Laura Gonzalez is Associate Professor of Finance. Below is the summary of her research published in Managerial Finance.
Person-to-person lending - also known as peer-to-peer lending, peer-to-peer investing, and social lending, and abbreviated as P2P lending - refers to lending and borrowing between strangers through a for-profit online platform. It is done without the intermediation of a traditional financial institution, although they may participate as lenders. The service started in the United Kingdom in 2005, but U.S. platforms quickly took the lead in loan volume. In the direct unsecured P2P lending model, usual loan application information includes loan size, maturity and purpose, percentage of loan funded, number of days the loan application has been visible online to potential lenders, some measure of credit rating and interest rate. On some platforms, borrowers can submit an image. Platform services include calculating interest rates and repayment terms, creating written documents, and disbursing funds. Both borrowers and lenders are charged fees, and if the loan defaults, the platform sells it to a debt collection agency. P2P services are perceived as convenient, efficient, flexible and empowering, and previous work finds that borrowers deemed trustworthy receive 31% more lending bids than average.

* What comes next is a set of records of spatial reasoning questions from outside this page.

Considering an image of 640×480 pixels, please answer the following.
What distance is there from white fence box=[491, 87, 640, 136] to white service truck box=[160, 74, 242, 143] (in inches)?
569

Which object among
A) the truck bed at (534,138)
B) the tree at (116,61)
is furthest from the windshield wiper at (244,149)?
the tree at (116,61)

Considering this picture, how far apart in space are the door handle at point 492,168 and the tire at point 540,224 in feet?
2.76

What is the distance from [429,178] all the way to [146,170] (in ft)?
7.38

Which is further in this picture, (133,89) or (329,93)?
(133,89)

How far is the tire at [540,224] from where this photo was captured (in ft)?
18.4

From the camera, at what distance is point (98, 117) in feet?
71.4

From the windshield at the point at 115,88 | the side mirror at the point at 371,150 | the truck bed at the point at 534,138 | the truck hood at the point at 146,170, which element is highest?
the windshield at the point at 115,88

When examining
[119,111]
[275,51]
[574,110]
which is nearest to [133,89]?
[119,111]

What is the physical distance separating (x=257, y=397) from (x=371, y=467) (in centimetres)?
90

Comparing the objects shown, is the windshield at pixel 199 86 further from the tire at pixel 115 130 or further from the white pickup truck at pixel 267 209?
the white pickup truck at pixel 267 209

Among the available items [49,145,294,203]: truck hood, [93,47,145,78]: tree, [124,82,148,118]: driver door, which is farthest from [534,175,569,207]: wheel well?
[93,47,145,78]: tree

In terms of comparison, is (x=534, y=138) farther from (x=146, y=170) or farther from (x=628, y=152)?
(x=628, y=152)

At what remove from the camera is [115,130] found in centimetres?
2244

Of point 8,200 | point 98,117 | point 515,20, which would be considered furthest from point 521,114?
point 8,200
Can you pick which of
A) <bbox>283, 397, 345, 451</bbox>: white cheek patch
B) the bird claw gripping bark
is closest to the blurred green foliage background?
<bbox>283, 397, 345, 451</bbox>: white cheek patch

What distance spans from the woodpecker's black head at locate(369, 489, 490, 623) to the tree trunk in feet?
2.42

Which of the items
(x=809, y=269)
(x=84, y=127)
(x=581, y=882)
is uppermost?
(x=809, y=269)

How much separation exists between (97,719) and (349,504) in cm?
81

Blockchain is also a decade-old “trust machine”. It is a decentralized ledger that allows secure, fast and transparent transaction records. It uses cryptography and hashing algorithms, and requires consensus to update records, which makes transactions practically tamper-proof and therefore, more trustworthy. While the full potential of this fast-evolving technology is not yet clear, the applications are numerous and substantial. The gradual implementation of blockchain technology in P2P lending platforms facilitates safer transparent quick access to funds without having to deal with the complex, slower and more costly loan processes of banks. However, other uses of blockchain may be needed.
The gradual implementation of blockchain technology in peer-to-peer (P2P) lending platforms facilitates safer transparent quick access to funds without having to deal with the more complex and costly processes of banks. Beyond that, this study examines trust-enhancing heuristics that show a need for blockchain to assist in monitoring and bad loan recovery.
This study examines 909 lending decisions by finance students on a mock P2P site. The loan applications were identical with the exception of a female or male photo (vs.an icon) and reports of having raised half the loan in either 3 or 11 days (vs. 7).
Investors who have experienced financial trauma are more likely to herd and lend higher amounts to loan applicants that are highly trusted by other lenders. This effect is more pronounced for male investors lending to highly trusted female loan applicants.
This study is the first behavioral experiment to examine herding in P2P lending. The findings emphasize the need for blockchain to assist beyond trusted records and safe transfers of funds.
Blockchain can compensate for behavioral biases in lenders’ decision making and improve monitoring by helping track digital money transactions and assisting in bad loan recovery efforts.